Traumatology Institute (Canada)
- Type: Corporation
- Industry: Mental Health; training
- Founded: 1998
- Key people: Anna Baranowsky, Founder/CEO
- Website: psychink.com

= Traumatology Institute (Canada) =

The Traumatology Institute (Canada) is an international mental health consulting and training organization focused on after trauma care located in Toronto, Ontario, Canada.

The mandate of the Traumatology Institute is to raise awareness about Post-Traumatic Stress and trauma informed care options. It was established following intensive course development at Florida State University in 1997 with Dr. Anna B. Baranowsky, Dr. J. Eric Gentry, Dr. Charles Figley, and Kathleen Dunning.

Baranowsky established the Traumatology Institute (Canada) in 1998. The curriculum leads to competency in Field Trauma Response, Clinical Traumatology, Community & Workplace Traumatology, Compassion Fatigue Care, School Crisis Response Certificate Program, Justice/Corrections Traumatologist and the Trauma Recovery Program Online.

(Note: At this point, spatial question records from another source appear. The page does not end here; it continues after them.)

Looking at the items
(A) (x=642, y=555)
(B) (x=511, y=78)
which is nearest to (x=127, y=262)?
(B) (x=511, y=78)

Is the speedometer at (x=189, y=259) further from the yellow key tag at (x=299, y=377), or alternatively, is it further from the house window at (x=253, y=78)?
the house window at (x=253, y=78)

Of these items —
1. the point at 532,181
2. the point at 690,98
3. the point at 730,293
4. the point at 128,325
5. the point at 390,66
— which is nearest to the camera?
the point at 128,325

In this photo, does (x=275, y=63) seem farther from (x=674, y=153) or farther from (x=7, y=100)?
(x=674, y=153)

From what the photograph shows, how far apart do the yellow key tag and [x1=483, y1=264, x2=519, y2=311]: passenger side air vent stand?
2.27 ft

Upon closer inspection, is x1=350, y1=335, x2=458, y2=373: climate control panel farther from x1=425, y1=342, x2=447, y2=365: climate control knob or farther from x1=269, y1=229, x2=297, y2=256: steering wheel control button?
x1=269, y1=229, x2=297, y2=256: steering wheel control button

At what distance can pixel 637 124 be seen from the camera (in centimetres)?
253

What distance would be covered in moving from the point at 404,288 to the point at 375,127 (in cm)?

The Traumatology Institute Training Curriculum (TITC) provided foundational training for those Certified Traumatologists involved in recovery interventions for over 4,700 people following the September 11, 2001 terrorist attacks in New York City and thousands of traumatologists nationally and internationally.

Baranowsky is the author of Trauma Practice: Tools for Stabilization & Recovery (2015, 3rd Ed., Baranowsky & Gentry) and What is PTSD? 3 Steps to Healing Trauma (2012, Baranowsky & Lauer), a 2013 International Book Award finalist (Health category).